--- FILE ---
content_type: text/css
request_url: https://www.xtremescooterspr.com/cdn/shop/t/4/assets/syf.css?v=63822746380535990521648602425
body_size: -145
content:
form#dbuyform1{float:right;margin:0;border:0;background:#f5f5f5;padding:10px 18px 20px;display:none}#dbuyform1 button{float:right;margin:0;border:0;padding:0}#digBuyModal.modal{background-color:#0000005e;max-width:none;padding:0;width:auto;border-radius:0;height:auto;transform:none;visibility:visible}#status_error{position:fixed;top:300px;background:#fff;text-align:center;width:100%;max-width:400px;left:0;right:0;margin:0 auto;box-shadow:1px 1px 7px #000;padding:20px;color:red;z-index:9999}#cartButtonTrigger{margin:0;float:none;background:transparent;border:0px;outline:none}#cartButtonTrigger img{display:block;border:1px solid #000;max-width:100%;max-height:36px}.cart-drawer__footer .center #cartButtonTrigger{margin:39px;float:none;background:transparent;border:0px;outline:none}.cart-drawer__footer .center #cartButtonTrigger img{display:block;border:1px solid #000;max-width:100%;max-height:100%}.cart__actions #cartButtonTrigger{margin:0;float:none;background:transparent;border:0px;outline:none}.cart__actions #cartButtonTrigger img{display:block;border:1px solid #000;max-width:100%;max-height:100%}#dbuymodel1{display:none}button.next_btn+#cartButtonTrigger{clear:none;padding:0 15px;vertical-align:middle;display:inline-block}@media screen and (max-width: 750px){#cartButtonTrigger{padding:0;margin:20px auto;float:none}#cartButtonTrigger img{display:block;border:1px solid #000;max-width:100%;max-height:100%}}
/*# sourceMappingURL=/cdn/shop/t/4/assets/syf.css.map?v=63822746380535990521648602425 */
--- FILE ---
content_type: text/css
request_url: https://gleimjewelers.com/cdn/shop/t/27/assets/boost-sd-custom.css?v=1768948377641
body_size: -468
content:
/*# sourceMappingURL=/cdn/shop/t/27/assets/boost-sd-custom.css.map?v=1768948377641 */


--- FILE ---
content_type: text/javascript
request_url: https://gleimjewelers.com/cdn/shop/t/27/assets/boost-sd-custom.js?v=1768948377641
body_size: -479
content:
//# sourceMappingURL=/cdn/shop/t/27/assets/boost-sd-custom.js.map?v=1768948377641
-.-.-
Among the lines above, which contain the word "sourceMappingURL"? Copy every one.

/*# sourceMappingURL=/cdn/shop/t/4/assets/syf.css.map?v=63822746380535990521648602425 */
/*# sourceMappingURL=/cdn/shop/t/27/assets/boost-sd-custom.css.map?v=1768948377641 */
//# sourceMappingURL=/cdn/shop/t/27/assets/boost-sd-custom.js.map?v=1768948377641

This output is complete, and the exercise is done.